KEYWORDS: Staphylococcus aureus, VraS, kinase, mutation, antibiotic resistance

INTRODUCTION

Staphylococcus aureus is a major pathogenic bacterium that causes serious skin, soft tissue, and nosocomial infections that could progress to severe illnesses, such as osteomyelitis, endocarditis, sepsis, and bacteremia in humans (1). Methicillin-resistant S. aureus (MRSA) is the leading cause of nosocomial infections in hospitals and community settings (2). In 2020, during the COVID-19 pandemic, the rate of MRSA infections in the United States increased by 13% compared to that reported in 2019 (3). The Infectious Diseases Society of America MRSA treatment guidelines recommend either vancomycin or daptomycin as first-line agents (4).

The MRSA phenotype is known to arise as a result of acquired external genetic elements of resistance genes like mecA (5). The vancomycin-intermediate S. aureus (VISA) is characterized by vancomycin minimum inhibitory concentration (MIC) ranging between 4 and 8 µg/mL. Whole genome sequencing revealed that the VISA phenotype may arise due to mutations within various loci of the S. aureus genome. These mutations are mainly adaptive responses driven by environmental stress, including antibiotic exposure (68). In addition, mutations in VISA have also been reported in the two-component systems (TCSs) network (9, 10). Despite the randomness of the occurrence of the mutations, the antibiotic stress usually selects for specific mutants that would have a differential survival advantage.

The network of TCSs has several sensory roles in bacteria, including cell wall biosynthesis, such as VraSR, WalKR, and GraSR (1113). These systems initiate a response mostly after exposure to antibiotics that target the cell wall. For instance, S. aureus utilizes VraSR (vancomycin resistance-associated two-component system) to respond to glycopeptides or beta-lactam antibiotics activity (14). The VraS histidine kinase is a transmembrane receptor that phosphorylates the response regulator VraR, which then binds to bacterial DNA and activates the vraSR regulon and several other genes, including pbp2, murZ, sgtB, fmtA, and lytR, whose products collectively overcome the activity of cell wallinhibiting antibiotics (15, 16). Previous studies show that vancomycin exposure can upregulate VraSR expression, resulting in enhanced intracellular survival of S. aureus (15, 17, 18). A number of point mutations in the vraSR regulon have been reported to be associated with VISA (8, 10, 1921).
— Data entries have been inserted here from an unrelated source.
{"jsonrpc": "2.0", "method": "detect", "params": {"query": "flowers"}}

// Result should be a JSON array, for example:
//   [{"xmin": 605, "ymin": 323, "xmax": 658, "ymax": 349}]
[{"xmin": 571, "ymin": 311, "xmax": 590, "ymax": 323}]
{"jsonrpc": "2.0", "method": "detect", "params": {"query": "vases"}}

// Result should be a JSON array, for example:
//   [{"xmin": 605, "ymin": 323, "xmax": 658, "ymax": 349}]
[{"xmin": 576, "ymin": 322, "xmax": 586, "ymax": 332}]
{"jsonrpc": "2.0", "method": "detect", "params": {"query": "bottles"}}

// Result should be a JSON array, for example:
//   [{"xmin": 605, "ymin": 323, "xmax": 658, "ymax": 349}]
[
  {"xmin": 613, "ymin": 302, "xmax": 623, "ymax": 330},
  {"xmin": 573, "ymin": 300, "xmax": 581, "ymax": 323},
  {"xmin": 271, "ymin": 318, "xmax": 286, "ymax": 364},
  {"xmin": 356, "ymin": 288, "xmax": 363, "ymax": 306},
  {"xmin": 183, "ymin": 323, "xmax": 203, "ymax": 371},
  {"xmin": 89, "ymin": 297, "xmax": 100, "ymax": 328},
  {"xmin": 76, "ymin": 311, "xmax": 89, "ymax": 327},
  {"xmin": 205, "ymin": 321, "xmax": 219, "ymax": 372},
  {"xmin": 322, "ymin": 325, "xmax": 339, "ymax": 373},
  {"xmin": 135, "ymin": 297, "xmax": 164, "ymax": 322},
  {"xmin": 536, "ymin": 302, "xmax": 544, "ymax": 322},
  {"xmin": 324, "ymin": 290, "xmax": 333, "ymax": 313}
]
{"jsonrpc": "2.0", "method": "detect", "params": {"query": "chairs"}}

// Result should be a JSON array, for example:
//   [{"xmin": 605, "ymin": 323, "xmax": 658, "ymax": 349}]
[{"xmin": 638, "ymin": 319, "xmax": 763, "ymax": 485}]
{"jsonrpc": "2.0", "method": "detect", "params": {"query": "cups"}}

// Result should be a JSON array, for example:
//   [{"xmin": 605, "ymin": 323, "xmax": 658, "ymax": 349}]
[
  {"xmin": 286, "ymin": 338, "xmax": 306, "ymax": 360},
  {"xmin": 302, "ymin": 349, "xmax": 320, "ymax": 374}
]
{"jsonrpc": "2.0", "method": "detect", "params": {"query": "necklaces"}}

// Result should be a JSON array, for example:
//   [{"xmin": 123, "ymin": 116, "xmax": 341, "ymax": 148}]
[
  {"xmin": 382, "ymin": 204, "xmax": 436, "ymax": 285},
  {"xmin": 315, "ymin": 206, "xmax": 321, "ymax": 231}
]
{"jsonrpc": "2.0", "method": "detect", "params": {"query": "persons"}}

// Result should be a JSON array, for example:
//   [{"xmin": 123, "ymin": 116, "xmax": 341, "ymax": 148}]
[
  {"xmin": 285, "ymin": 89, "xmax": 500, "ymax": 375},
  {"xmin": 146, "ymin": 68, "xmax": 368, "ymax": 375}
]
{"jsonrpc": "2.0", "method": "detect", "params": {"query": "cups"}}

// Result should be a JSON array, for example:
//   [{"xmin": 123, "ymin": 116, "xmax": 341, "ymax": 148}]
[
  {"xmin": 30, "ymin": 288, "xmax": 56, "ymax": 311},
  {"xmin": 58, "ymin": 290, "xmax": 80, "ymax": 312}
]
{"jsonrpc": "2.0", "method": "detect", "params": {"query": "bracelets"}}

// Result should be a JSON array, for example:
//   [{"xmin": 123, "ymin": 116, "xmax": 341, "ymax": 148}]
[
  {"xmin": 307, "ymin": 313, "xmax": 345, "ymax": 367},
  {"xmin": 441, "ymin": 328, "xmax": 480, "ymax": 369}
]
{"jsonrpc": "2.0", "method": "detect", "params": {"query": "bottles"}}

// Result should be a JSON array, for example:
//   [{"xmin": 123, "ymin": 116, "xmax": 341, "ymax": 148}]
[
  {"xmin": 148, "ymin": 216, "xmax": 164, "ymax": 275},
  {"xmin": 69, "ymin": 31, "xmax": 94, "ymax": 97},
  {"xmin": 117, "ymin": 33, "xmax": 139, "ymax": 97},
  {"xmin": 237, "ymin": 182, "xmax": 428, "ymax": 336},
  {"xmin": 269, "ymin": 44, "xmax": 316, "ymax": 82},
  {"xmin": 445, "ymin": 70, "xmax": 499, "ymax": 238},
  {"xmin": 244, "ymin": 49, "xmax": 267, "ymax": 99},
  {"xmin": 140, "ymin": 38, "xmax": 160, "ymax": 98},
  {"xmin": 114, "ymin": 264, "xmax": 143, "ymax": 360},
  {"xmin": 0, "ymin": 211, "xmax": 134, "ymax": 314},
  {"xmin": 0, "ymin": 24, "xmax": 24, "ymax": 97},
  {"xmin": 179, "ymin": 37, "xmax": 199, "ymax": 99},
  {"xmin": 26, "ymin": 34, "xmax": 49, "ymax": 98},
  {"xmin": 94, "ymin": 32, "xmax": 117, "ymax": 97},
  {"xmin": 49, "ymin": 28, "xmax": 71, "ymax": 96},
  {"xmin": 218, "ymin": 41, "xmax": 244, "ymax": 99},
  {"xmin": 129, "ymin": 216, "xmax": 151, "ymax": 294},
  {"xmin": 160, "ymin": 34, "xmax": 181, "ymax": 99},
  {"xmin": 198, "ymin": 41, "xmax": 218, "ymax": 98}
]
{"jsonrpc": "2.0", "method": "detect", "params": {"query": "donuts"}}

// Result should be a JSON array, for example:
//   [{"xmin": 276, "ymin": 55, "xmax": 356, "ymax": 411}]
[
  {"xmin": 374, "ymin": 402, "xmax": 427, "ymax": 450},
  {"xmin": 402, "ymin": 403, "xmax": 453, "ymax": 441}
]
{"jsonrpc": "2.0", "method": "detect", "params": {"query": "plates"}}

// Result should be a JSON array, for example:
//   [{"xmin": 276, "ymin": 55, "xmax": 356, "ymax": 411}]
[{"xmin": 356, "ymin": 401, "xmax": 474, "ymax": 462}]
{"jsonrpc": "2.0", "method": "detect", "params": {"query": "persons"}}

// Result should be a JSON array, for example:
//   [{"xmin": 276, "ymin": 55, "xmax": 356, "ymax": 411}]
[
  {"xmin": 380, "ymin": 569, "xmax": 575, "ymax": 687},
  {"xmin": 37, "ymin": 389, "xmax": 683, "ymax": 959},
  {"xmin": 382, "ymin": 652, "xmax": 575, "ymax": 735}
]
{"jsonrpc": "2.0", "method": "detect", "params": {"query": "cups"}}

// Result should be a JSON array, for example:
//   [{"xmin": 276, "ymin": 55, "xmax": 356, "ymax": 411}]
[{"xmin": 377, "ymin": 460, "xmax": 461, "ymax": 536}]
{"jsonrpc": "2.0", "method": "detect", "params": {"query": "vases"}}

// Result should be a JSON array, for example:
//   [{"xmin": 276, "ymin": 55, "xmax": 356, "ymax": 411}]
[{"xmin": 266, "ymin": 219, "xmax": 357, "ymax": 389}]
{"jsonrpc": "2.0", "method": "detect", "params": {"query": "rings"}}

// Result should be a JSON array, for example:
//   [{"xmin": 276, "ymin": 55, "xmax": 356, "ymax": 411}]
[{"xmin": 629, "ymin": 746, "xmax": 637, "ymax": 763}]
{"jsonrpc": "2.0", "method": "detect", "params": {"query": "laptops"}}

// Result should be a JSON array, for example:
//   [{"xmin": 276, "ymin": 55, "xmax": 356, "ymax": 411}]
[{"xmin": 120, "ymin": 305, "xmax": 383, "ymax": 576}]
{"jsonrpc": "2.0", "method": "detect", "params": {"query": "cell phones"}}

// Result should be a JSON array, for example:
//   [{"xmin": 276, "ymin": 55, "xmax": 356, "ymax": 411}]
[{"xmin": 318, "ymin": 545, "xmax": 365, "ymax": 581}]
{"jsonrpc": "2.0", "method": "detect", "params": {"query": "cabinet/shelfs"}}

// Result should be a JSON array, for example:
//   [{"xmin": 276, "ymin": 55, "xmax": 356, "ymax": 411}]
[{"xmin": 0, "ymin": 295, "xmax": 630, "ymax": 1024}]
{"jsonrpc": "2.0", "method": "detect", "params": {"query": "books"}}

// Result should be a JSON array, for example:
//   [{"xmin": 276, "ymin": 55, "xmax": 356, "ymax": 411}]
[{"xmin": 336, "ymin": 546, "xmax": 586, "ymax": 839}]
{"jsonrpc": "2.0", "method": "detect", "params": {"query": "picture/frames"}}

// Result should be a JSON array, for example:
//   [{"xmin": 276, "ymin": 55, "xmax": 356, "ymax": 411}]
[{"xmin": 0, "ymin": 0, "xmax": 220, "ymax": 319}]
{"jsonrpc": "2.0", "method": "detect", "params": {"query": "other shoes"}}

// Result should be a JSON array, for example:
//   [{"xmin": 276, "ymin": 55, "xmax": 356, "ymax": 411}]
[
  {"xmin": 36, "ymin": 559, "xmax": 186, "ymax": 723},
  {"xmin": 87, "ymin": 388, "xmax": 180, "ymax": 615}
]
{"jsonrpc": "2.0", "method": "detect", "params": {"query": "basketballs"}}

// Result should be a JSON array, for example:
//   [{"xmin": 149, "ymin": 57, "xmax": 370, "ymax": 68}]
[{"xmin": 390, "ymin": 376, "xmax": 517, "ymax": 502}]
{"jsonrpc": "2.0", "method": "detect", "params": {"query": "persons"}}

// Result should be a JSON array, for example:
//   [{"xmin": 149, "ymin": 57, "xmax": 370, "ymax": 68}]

Structurally, VraS belongs to the intramembrane-sensing histidine kinases family that consists of a transmembrane domain, dimerization interface with a conserved histidine residue, and an ATP-binding catalytic domain (22). Among these domains, the ATP-binding domain is implicated in the autophosphorylation of VraS (23). Mutations in this domain were linked to increasing resistance to antibiotics (10, 20). A recent study by Sabat et al. (21) revealed that prolonged daptomycin treatment of infective endocarditis with susceptible S. aureus led to the emergence of daptomycin resistance, and whole genome sequencing revealed a VraS T331I mutation in the clinical isolate. To further expand the understanding of vraS mutations and the associated mechanism of antibiotic resistance, we performed a series of experiments targeting this T331I mutation located in the ATP-binding domain of VraS using a combination of biochemical, microbiological, and transcriptomic techniques. By unraveling the consequences of the mutation on VraS catalytic functions and S. aureus at the cellular level, we attempt to uncover the mechanistic basis for developing antibiotic resistance in this highly pathogenic organism.

RESULTS

VraS T331I mutation causes an increased autophosphorylation rate and catalytic efficiency

The VraS wild-type (WT) construct was amplified from the previously described pGEX-4T-1 plasmid (24). The gene was inserted into a pET15b plasmid and modified to introduce a single-point mutation at the T331 residue as described in the Materials and Methods section. The constructs were expressed in the BL21 (DE3) pLysS strain and purified using Ni-NTA affinity and gel filtration chromatography (Fig. S1). The identity of the proteins was confirmed by Western blotting with anti-His antibody, and a coupled kinase kinetic assay was used to assess the autophosphorylation reaction rate of VraS WT and T331I, as previously described (25). The autophosphorylation rate is a critical aspect of the complex catalytic machinery for histidine kinases and can indicate the efficiency of the system in signal transduction. The reaction rate for T331I was 223.73 ± 5.6 nmol h−1 compared to 19.03 ± 1.1 for the WT enzyme, a ~12-fold increase (Fig. 1A). Using increasing ATP concentrations, we performed Michaelis-Menten’s kinetic analysis. The calculated ATP affinity to WT VraS (KM) was 5.34 ± 1.9 µM compared to 7.95 ± 0.1 µM for the T331I mutant, which was not a significant change. However, the catalytic rate of the reaction (kcat) increased from 32.02 ± 3.7 to 170.70 ± 2.3 h−1, causing the overall catalytic efficiency (KM /kcat) of the mutant to increase more than threefold from 6.60 ± 1.7 to 21.37 ± 0.3 µM−1 h−1 compared to WT VraS. The results can be attributed to the location of the T331 residue in the catalytic binding site in close proximity to the bound ATP (Fig. 1B).

Fig 1.

Line graph depicts rapid NADH consumption by VraS T331I compared to wild-type VraS and blank. Structural model highlights T331 residue in VraS protein, suggesting mutation enhances enzymatic activity through altering ATP site.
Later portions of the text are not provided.